■ EXERCISE ■
Put the records into a Markdown table with the columns Row and Text: Row holds the row number and Text holds the line. Skip blank lines and leave the pictures out.

☆ ☆ ☆ ☆

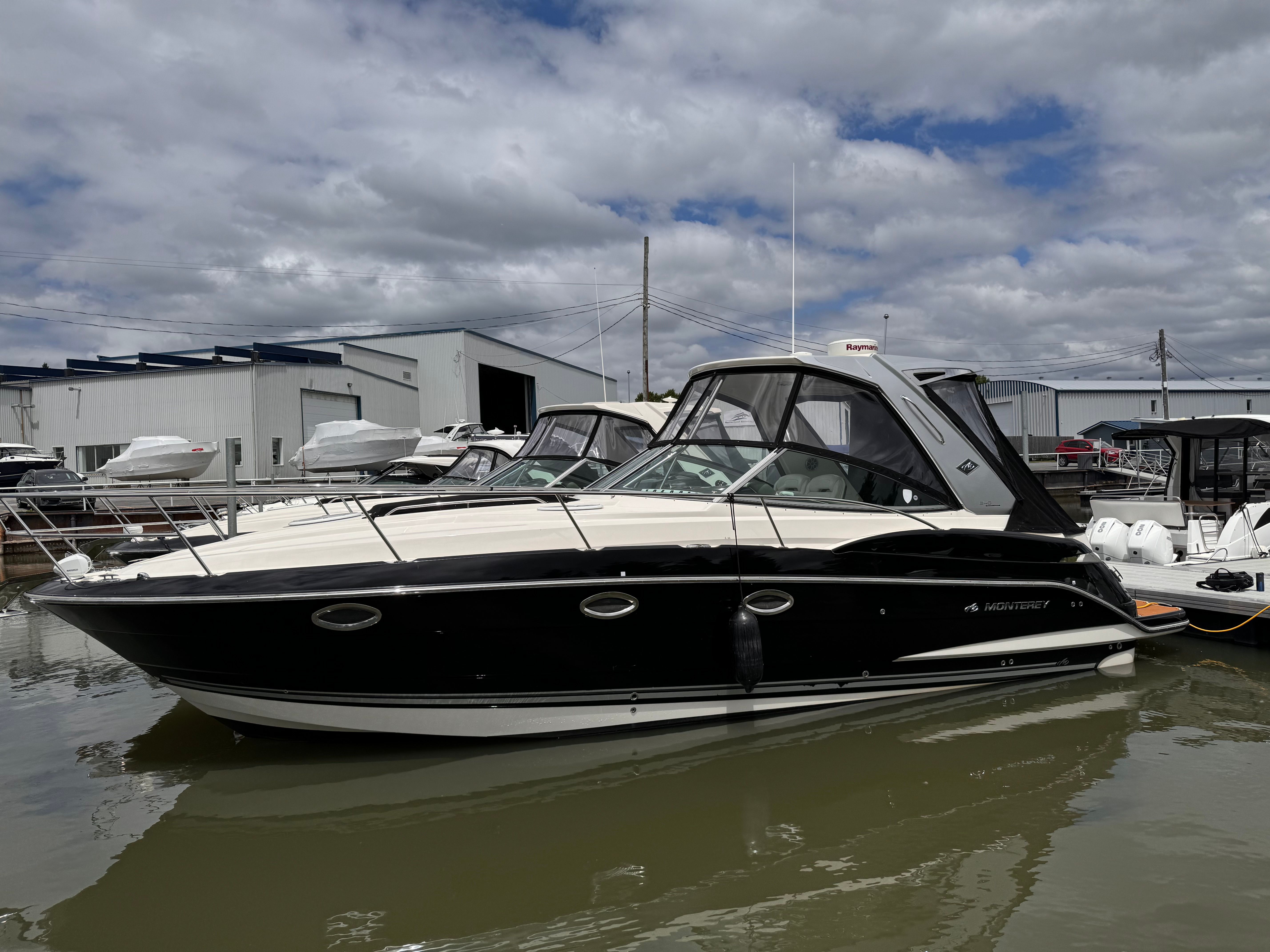 2012 Monterey 340 Sport Yacht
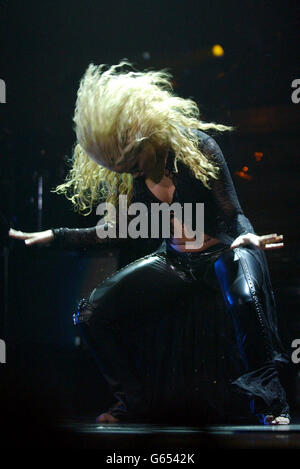 Latino Diva Shakira tritt während ihres Debütgigs in Großbritannien in der Wembley Arena in London auf. Stockfoto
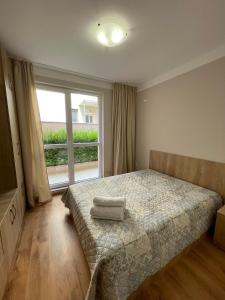 En eller flere senge i et værelse på Marea Garden apartments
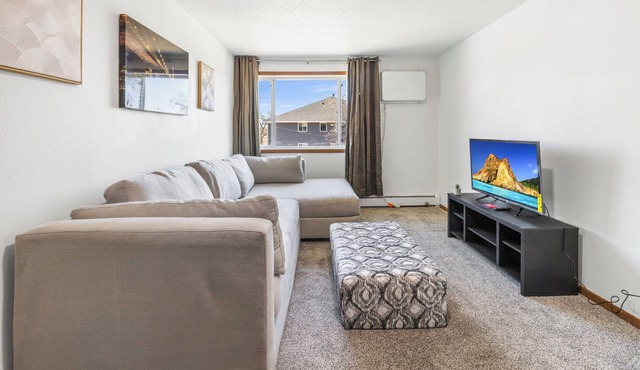 Spacious 3-bedroom apartment with AC, WiFi in fantastic St. Cloud! in St. Cloud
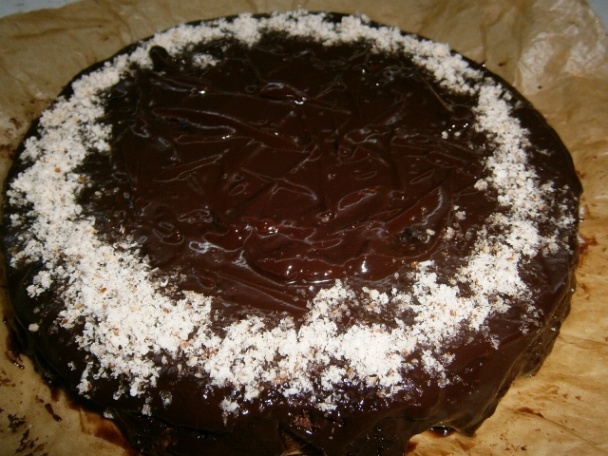 Jablkový koláč s lieskovými orieškami a so škoricou (fototrecept) - obrázok 10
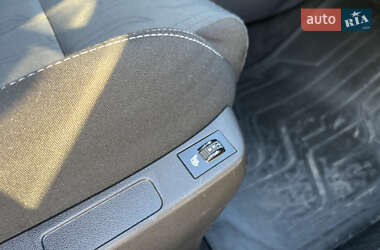 Хетчбек Citroen C4 2013 в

☆ ☆ ☆ ☆

■ RESULT BELOW ■
| Row | Text |
|---|---|
| 1 |  2012 Monterey 340 Sport Yacht |
| 2 |  Latino Diva Shakira tritt während ihres Debütgigs in Großbritannien in der Wembley Arena in London auf. Stockfoto |
| 3 |  En eller flere senge i et værelse på Marea Garden apartments |
| 4 |  Spacious 3-bedroom apartment with AC, WiFi in fantastic St. Cloud! in St. Cloud |
| 5 |  Jablkový koláč s lieskovými orieškami a so škoricou (fototrecept) - obrázok 10 |
| 6 |  Хетчбек Citroen C4 2013 в |